En un coup d’œil

  • Dans une petite étude, un médicament approuvé pour traiter l’hyperactivité de la vessie a stimulé l’activité de la graisse brune et amélioré le métabolisme du glucose chez les femmes en bonne santé.
  • Les résultats suggèrent que la graisse brune pourrait être activée pour aider à traiter les maladies métaboliques.
Les images PET du torse d'une femme montrent une forte augmentation de la graisse brune après 28 jours. Tissu adipeux brun humain, ou graisse brune, le jour 1 (à gauche) et après 28 jours de réception du mirabegron (à droite). Cypess lab, Journal of Clinical Investigation

La majorité des adultes aux États-Unis portent trop de graisse dans leur corps et sont maintenant considérés comme en surpoids ou obèses. Les dernières décennies ont également vu un pic de maladies métaboliques connexes, telles que le diabète de type 2.

Le corps humain contient plus d’un type de graisse. La graisse blanche stocke de l’énergie supplémentaire. Trop de graisse blanche, caractéristique de l’obésité, augmente le risque de diabète de type 2, d’hypertension artérielle et d’autres maladies. Un type de graisse moins courant, appelé graisse brune, décompose la glycémie et les molécules de graisse pour créer de la chaleur et aider à maintenir la température corporelle.

Les chercheurs ont cherché des moyens d’activer la graisse brune du corps. Cela pourrait fournir un moyen de lutter contre les effets négatifs de la prise de poids. Il a été démontré qu’une exposition prolongée à des températures froides stimule l’activité de la graisse brune, mais peut ne pas être une approche pratique pour la plupart des gens.

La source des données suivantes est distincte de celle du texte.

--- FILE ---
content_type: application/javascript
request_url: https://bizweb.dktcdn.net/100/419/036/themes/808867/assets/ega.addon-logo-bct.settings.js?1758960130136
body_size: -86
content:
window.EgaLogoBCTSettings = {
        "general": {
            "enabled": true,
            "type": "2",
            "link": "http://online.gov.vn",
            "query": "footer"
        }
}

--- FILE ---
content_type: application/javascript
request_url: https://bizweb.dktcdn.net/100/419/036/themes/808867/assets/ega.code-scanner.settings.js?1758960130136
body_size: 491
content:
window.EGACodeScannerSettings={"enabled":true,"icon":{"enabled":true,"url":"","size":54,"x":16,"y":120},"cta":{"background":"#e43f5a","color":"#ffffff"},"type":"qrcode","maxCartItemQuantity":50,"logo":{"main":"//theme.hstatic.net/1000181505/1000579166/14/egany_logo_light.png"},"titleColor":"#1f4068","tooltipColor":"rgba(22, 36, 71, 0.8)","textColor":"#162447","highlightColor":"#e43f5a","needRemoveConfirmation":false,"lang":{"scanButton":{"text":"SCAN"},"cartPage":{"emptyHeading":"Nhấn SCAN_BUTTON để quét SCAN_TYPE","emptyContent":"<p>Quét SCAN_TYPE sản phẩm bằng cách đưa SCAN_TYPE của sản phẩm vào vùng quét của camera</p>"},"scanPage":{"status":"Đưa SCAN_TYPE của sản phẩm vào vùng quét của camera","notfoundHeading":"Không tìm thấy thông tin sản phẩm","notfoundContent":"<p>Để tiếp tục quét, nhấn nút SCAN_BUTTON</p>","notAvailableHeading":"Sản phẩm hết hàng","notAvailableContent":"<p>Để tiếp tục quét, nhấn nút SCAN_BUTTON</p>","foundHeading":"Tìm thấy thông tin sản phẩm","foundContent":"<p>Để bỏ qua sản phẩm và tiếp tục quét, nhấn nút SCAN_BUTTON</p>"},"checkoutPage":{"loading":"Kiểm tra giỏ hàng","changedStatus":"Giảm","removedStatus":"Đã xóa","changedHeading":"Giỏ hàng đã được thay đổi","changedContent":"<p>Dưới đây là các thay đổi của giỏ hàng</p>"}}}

Dans une nouvelle étude, les chercheurs dirigés par le Dr. Aaron Cypess de l’Institut national du diabète et des maladies digestives et rénales (NIDDK) des NIH a examiné si un médicament appelé mirabegron pouvait augmenter l’activité de la graisse brune chez les femmes en bonne santé.

Mirabegron est actuellement approuvé par la Food and Drug Administration (FDA) pour une affection appelée vessie hyperactive. Le médicament se lie à une protéine à la surface des cellules qui stimulerait également la graisse brune et améliorerait la capacité de la graisse blanche à se décomposer et à libérer sa graisse stockée dans la circulation sanguine.

L’équipe a recruté 14 femmes, âgées de 18 à 40 ans, d’origines ethniques diverses. Les participants ont pris 100 mg de mirabegron chaque jour — deux fois la dose approuvée par la FDA – pendant quatre semaines.

Toutes les femmes ont subi une tomographie par émission de positons (TEP) / tomodensitométrie avant le traitement et à la fin de l’étude, pour mesurer l’activité de la graisse brune. Les chercheurs ont également mesuré le métabolisme des femmes, le cholestérol et d’autres marqueurs de la santé cardiaque, ainsi que la glycémie et la sensibilité à l’insuline (la capacité d’utiliser correctement l’insuline et de contrôler le taux de sucre dans le sang). Les résultats sont parus le 21 janvier 2020 dans le Journal of Clinical Investigation.

Après quatre semaines de traitement, le métabolisme des femmes au repos était presque 6% plus élevé, bien que leur poids ou leur composition corporelle globale — le rapport graisse / muscle — n’ait pas changé. L’activité de la graisse brune, mesurée par TEP / TDM, a également augmenté au cours de l’étude. Les changements les plus importants ont été observés chez les femmes qui avaient moins d’activité de graisse brune au départ.

À la fin de l’étude, les femmes présentaient des taux plus élevés de lipoprotéines de haute densité (HDL, ou « bon” cholestérol) et d’autres marqueurs d’un risque réduit de maladie cardiaque. Leur sensibilité à l’insuline a augmenté en moyenne de 36%, indiquant un risque réduit de diabète.

Les participants ont constaté une augmentation de la fréquence cardiaque au repos, de la pression artérielle et de la consommation d’oxygène par le cœur pendant la prise du médicament. Deux femmes ont signalé des effets secondaires légers, y compris des palpitations cardiaques. Les changements cardiaques observés sont revenus à la normale deux semaines après l’arrêt du traitement.

« La présente étude rapproche les scientifiques de l’identification d’un moyen sûr et efficace d’activer la graisse brune et potentiellement de traiter les maladies métaboliques”, explique Cypess. « Nos prochaines études aideront à déterminer si mirabegron présente des avantages métaboliques chez un plus grand nombre de personnes, y compris les personnes âgées et les personnes obèses, et si des médicaments similaires pourraient produire ces avantages sans augmenter le risque cardiovasculaire.”